Pemerintah sendiri berdalih bahwa legalisasi kembali acetamiprid adalah langkah darurat untuk melindungi hasil panen di tengah iklim ekstrem dan peningkatan hama. Namun alasan ini dianggap tak cukup kuat, mengingat masih banyak alternatif pengendalian hayati yang tersedia dan lebih aman.

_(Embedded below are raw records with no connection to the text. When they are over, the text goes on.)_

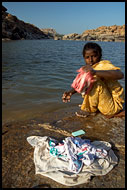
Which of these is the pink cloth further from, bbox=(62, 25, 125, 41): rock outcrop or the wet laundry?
bbox=(62, 25, 125, 41): rock outcrop

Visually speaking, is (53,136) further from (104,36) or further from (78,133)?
(104,36)

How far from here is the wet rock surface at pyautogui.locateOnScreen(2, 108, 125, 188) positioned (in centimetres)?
151

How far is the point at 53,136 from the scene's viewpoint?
2.28 meters

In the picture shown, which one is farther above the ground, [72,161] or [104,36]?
[104,36]

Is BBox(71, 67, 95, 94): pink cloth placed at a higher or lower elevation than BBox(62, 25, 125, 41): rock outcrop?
lower

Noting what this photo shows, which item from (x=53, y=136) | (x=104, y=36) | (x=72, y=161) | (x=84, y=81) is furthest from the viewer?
(x=104, y=36)

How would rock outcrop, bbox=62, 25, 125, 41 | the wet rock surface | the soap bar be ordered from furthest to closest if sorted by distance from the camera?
rock outcrop, bbox=62, 25, 125, 41 → the soap bar → the wet rock surface

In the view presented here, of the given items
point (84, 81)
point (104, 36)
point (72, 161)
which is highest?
point (104, 36)

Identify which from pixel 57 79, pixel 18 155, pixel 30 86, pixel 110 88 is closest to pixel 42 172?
pixel 18 155

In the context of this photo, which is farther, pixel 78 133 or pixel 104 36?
pixel 104 36

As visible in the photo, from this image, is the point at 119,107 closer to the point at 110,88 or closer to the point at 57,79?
the point at 110,88

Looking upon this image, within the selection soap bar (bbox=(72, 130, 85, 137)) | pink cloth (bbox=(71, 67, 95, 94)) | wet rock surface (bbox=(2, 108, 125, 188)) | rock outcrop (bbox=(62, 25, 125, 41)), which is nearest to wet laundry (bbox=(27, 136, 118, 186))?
wet rock surface (bbox=(2, 108, 125, 188))

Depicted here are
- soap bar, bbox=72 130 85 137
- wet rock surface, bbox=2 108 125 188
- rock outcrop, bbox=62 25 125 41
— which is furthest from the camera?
rock outcrop, bbox=62 25 125 41

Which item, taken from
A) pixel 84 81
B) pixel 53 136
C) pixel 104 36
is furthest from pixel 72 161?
pixel 104 36
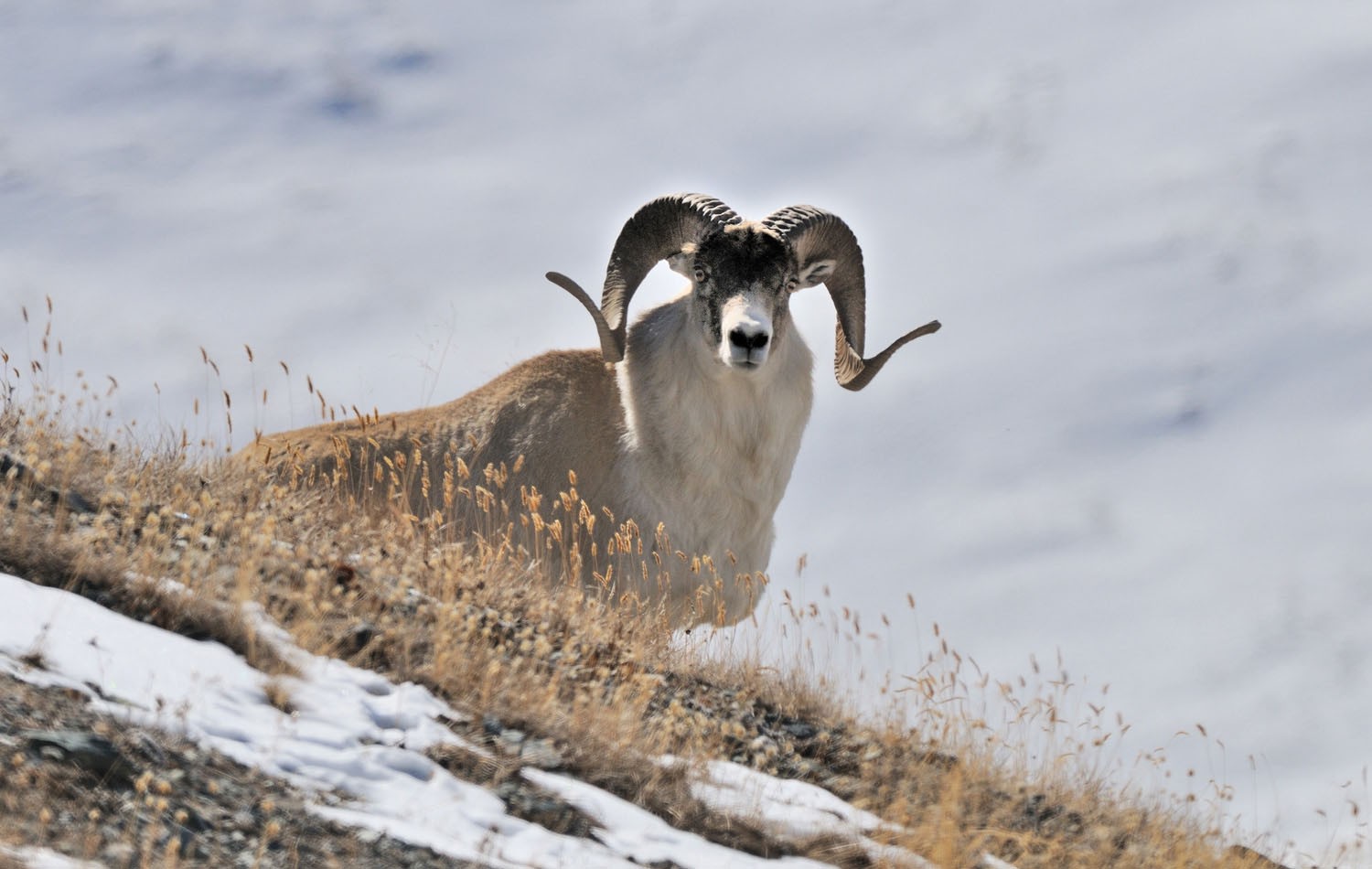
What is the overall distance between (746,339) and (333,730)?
489 centimetres

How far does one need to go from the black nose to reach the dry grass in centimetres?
210

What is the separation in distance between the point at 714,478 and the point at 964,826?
438cm

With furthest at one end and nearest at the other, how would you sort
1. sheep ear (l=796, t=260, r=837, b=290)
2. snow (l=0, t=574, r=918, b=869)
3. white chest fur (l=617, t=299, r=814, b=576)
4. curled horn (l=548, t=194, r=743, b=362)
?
sheep ear (l=796, t=260, r=837, b=290) → curled horn (l=548, t=194, r=743, b=362) → white chest fur (l=617, t=299, r=814, b=576) → snow (l=0, t=574, r=918, b=869)

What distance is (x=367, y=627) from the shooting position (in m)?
6.23

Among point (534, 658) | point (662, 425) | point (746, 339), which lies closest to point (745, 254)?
point (746, 339)

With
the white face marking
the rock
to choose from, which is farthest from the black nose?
the rock

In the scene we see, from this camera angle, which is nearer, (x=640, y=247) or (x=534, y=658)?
(x=534, y=658)

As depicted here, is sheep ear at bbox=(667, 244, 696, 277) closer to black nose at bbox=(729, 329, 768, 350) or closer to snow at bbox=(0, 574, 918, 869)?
black nose at bbox=(729, 329, 768, 350)

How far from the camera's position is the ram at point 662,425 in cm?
1006

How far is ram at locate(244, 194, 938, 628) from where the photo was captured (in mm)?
10062

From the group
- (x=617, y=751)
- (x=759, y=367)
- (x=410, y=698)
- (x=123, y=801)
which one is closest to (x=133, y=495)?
(x=410, y=698)

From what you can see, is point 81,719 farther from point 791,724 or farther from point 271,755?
point 791,724

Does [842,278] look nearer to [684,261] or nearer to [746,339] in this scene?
[684,261]

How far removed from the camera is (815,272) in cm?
1113
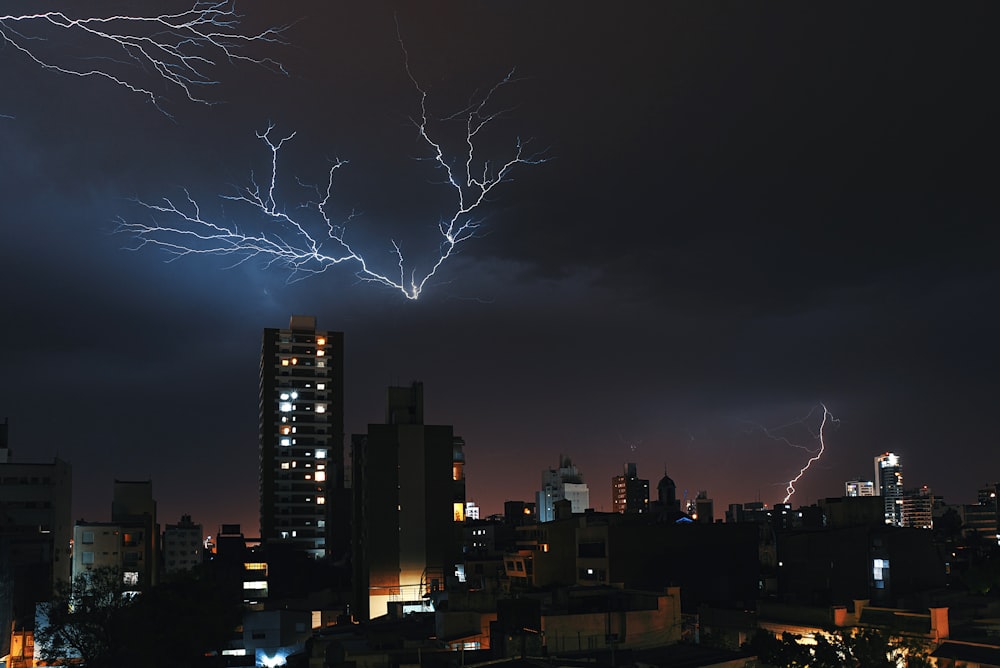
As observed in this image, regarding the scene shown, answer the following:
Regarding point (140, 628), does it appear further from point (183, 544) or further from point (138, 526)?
point (183, 544)

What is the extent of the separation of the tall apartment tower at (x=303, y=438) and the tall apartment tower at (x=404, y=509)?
23612mm

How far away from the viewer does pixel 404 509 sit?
71.4 m

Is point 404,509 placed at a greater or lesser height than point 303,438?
lesser

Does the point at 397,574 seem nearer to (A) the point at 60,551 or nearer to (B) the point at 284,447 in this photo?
(A) the point at 60,551

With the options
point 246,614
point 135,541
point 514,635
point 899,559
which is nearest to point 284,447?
point 135,541

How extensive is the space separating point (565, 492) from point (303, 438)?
122ft

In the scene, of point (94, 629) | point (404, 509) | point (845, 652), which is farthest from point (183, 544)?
point (845, 652)

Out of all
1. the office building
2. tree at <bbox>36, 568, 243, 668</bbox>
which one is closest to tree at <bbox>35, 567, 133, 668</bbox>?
tree at <bbox>36, 568, 243, 668</bbox>

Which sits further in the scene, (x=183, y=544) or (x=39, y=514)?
(x=183, y=544)

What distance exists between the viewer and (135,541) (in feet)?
238

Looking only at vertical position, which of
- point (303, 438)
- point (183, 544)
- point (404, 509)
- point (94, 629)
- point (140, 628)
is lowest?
point (183, 544)

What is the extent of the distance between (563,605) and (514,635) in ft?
21.4

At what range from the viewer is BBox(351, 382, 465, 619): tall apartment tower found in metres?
69.7

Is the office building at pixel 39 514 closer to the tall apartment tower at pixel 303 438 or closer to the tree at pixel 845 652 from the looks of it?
the tall apartment tower at pixel 303 438
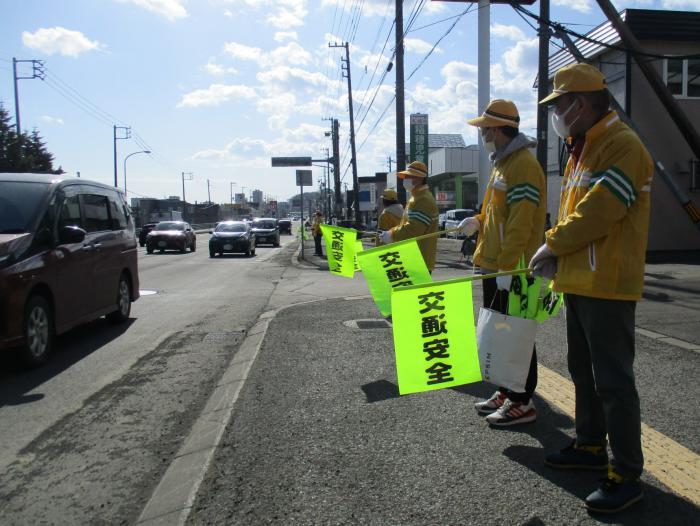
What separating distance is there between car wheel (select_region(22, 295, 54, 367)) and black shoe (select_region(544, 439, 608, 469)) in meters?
Result: 4.83

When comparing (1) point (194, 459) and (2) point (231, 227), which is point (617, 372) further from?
(2) point (231, 227)

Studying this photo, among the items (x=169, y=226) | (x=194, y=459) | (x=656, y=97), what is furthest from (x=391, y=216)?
(x=169, y=226)

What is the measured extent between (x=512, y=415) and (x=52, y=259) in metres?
4.84

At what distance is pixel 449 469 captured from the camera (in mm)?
3137

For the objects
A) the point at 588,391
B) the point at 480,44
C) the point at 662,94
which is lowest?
the point at 588,391

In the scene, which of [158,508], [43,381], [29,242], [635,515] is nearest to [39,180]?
[29,242]

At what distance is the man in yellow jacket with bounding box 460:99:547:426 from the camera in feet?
11.9

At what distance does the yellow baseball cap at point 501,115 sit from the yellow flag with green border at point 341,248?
360 centimetres

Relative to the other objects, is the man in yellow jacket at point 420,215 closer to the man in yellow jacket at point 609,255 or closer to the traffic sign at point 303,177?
the man in yellow jacket at point 609,255

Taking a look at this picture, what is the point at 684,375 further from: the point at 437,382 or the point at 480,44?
the point at 480,44

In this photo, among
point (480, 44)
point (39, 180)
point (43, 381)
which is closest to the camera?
point (43, 381)

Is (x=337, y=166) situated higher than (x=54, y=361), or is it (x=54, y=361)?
(x=337, y=166)

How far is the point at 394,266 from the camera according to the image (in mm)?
5113

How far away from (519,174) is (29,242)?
473 cm
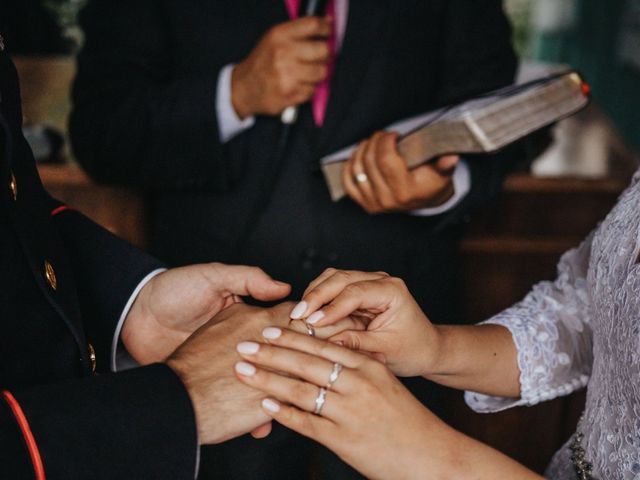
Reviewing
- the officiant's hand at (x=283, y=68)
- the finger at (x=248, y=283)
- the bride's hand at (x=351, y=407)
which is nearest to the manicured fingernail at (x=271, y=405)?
the bride's hand at (x=351, y=407)

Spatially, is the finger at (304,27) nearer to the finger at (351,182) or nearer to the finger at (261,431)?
the finger at (351,182)

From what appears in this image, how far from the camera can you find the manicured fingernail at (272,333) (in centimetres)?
91

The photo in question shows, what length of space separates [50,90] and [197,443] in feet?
6.88

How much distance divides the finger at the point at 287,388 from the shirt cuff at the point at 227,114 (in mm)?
819

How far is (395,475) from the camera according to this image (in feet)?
2.80

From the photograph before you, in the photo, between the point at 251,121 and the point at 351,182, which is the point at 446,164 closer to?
the point at 351,182

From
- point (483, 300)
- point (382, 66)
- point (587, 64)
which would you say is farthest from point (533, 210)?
point (587, 64)

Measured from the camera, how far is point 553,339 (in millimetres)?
1174

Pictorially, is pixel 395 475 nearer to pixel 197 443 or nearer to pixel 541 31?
pixel 197 443

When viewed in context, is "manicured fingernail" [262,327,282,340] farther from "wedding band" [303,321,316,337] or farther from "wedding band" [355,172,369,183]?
"wedding band" [355,172,369,183]

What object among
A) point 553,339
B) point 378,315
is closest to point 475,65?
point 553,339

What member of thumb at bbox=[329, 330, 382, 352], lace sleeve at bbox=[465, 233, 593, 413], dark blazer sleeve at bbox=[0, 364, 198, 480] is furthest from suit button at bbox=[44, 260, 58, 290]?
lace sleeve at bbox=[465, 233, 593, 413]

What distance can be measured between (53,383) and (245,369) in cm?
23

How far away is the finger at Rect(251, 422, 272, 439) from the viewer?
3.14 ft
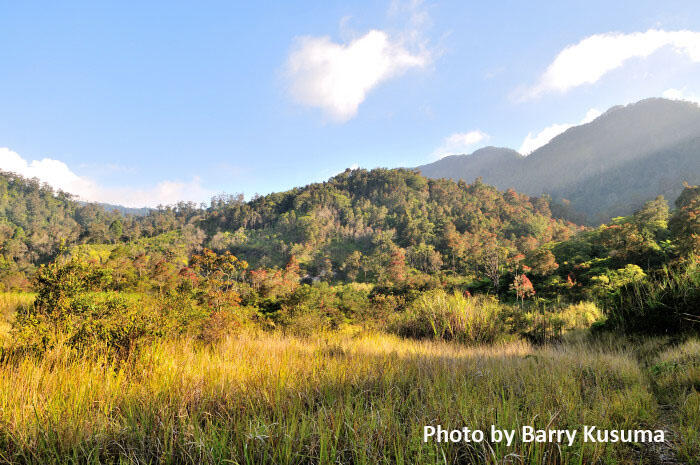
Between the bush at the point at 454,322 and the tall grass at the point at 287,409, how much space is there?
9.50 feet

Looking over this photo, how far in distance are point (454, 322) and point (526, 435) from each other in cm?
508

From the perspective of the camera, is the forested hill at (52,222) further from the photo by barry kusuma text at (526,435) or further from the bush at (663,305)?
the bush at (663,305)

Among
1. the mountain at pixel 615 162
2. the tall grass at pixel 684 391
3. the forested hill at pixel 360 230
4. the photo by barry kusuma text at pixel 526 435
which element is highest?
the mountain at pixel 615 162

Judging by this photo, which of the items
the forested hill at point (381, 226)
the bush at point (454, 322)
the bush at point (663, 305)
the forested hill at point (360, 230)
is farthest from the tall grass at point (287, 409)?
the forested hill at point (381, 226)

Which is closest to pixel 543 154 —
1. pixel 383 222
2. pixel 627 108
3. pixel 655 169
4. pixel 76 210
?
pixel 627 108

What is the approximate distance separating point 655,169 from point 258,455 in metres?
119

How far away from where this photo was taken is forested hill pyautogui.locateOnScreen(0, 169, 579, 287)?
38000mm

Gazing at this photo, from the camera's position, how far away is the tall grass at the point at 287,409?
160cm

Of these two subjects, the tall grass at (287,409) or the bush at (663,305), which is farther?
the bush at (663,305)

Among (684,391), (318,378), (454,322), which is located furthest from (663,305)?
(318,378)

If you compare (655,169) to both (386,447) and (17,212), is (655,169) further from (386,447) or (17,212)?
(17,212)

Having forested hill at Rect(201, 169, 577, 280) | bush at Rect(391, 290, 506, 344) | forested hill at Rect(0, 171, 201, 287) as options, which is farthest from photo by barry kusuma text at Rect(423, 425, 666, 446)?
forested hill at Rect(0, 171, 201, 287)

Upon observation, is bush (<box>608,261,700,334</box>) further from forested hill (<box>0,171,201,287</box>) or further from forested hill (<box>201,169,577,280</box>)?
forested hill (<box>0,171,201,287</box>)

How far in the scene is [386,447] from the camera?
1699 millimetres
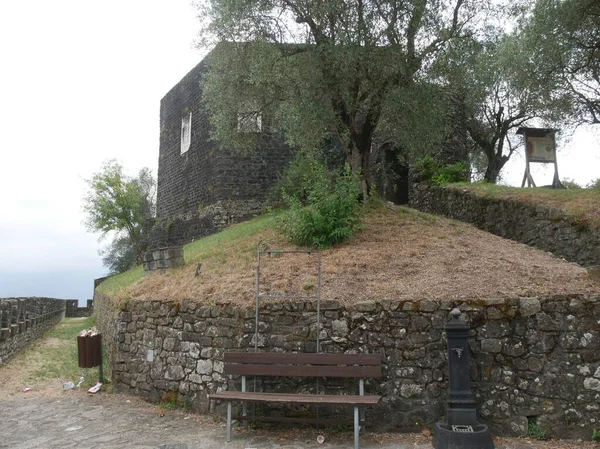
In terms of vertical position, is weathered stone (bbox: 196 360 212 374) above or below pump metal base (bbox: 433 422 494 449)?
above

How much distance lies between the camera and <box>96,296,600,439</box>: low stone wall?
5.84 metres

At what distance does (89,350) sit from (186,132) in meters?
15.0

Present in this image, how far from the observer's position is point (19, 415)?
23.6ft

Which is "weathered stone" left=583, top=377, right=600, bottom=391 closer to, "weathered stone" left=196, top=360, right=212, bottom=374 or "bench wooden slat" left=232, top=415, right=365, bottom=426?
"bench wooden slat" left=232, top=415, right=365, bottom=426

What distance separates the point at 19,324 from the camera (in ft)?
42.9

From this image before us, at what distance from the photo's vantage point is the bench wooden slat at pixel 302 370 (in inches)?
235

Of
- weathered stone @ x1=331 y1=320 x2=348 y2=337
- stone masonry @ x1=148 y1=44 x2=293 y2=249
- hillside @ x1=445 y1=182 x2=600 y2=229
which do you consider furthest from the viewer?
stone masonry @ x1=148 y1=44 x2=293 y2=249

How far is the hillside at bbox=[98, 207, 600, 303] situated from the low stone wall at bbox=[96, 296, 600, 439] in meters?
0.28

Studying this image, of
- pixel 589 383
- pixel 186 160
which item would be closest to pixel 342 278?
pixel 589 383

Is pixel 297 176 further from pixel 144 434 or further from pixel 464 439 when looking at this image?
pixel 464 439

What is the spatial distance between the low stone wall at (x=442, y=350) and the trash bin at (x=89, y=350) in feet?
8.76

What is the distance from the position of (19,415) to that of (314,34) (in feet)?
29.1

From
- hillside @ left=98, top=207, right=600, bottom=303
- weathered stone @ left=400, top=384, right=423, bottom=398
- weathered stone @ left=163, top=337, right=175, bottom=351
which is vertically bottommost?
weathered stone @ left=400, top=384, right=423, bottom=398

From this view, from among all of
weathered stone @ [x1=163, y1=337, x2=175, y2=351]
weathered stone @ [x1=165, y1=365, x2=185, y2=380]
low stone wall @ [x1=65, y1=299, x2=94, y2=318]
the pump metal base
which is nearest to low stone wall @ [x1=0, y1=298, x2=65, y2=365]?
weathered stone @ [x1=163, y1=337, x2=175, y2=351]
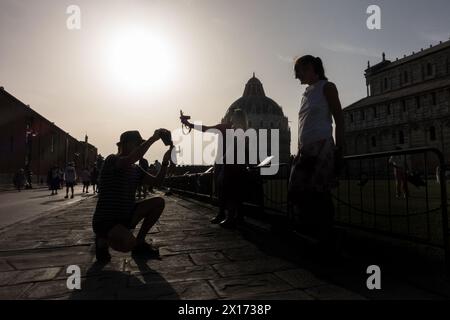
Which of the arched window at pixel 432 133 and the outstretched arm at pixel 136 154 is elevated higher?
the arched window at pixel 432 133

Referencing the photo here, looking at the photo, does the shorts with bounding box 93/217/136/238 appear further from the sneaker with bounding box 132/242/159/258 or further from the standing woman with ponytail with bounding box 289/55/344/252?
the standing woman with ponytail with bounding box 289/55/344/252

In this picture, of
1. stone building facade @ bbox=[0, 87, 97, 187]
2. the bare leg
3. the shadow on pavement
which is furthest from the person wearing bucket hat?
stone building facade @ bbox=[0, 87, 97, 187]

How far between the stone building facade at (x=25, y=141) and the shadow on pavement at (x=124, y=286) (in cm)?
2967

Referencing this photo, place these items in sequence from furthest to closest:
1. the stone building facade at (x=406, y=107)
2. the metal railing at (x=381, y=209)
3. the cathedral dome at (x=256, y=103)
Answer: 1. the cathedral dome at (x=256, y=103)
2. the stone building facade at (x=406, y=107)
3. the metal railing at (x=381, y=209)

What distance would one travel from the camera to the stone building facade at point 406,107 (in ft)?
144

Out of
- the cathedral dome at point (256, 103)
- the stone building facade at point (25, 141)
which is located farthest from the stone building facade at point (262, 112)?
the stone building facade at point (25, 141)

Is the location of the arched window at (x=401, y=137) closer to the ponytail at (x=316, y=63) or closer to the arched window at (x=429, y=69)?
the arched window at (x=429, y=69)

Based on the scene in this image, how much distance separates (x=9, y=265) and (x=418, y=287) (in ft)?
11.8

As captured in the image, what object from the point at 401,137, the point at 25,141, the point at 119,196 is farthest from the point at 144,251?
the point at 401,137

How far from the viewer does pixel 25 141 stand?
39844 mm

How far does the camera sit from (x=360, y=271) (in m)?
2.91

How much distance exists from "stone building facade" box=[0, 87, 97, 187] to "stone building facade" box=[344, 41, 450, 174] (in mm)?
41695

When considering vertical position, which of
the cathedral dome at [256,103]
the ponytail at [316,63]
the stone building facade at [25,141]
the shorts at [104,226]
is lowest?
the shorts at [104,226]

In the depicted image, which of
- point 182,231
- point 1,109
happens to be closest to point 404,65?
point 1,109
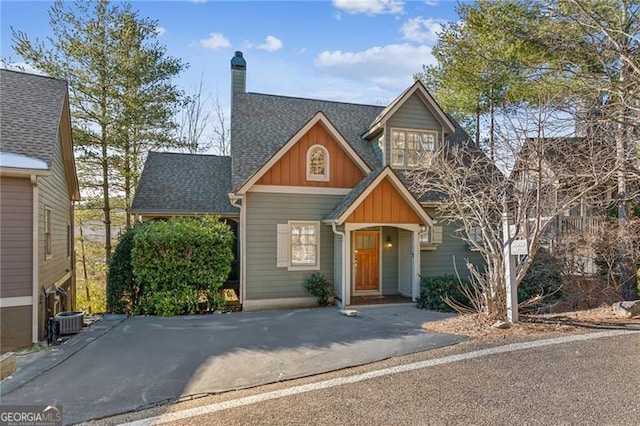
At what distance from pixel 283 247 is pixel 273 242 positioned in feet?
1.17

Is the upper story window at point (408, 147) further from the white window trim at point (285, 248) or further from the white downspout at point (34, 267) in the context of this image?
the white downspout at point (34, 267)

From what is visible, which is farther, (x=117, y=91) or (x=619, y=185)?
(x=117, y=91)

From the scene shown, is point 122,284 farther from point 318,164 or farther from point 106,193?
A: point 106,193

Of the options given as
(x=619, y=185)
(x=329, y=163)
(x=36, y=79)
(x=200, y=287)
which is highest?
(x=36, y=79)

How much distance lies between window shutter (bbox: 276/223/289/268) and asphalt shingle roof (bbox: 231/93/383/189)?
197 centimetres

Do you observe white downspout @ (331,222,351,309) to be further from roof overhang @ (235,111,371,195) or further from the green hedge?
the green hedge

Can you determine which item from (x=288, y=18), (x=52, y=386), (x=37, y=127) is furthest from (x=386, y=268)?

Sebagai bentuk reaksi, sejumlah restoran besar kini mengumumkan komitmen untuk hanya menggunakan produk pertanian organik yang terbukti bebas dari bahan kimia berbahaya. Langkah ini tidak hanya menegaskan sikap etis mereka, tetapi juga menunjukkan bahwa dunia bisnis makanan tidak ingin terlibat dalam kebijakan yang menuai kritik publik.

Baca juga : Petition Reintroduce Pesticide Guncang Parlemen Prancis

Lembaga pengawas pangan juga mulai memperketat pengujian terhadap hasil panen yang beredar di pasar untuk mendeteksi keberadaan residu pestisida. Pemerintah didesak untuk menerapkan pelabelan yang jelas agar konsumen dapat mengetahui asal dan keamanan produk yang mereka konsumsi. Semua ini menjadi bukti bahwa penolakan Duplomb Law bukan sekadar sentimen emosional, melainkan gerakan yang dilandasi fakta ilmiah dan kekhawatiran nyata.

Kini, banyak pihak menunggu langkah selanjutnya dari pemerintah: apakah akan tetap bersikukuh atau membuka kembali ruang diskusi dengan masyarakat. Yang jelas, suara dari lapangan menunjukkan satu hal: masyarakat tidak ingin kembali ke era pertanian yang bergantung pada racun demi keuntungan jangka pendek.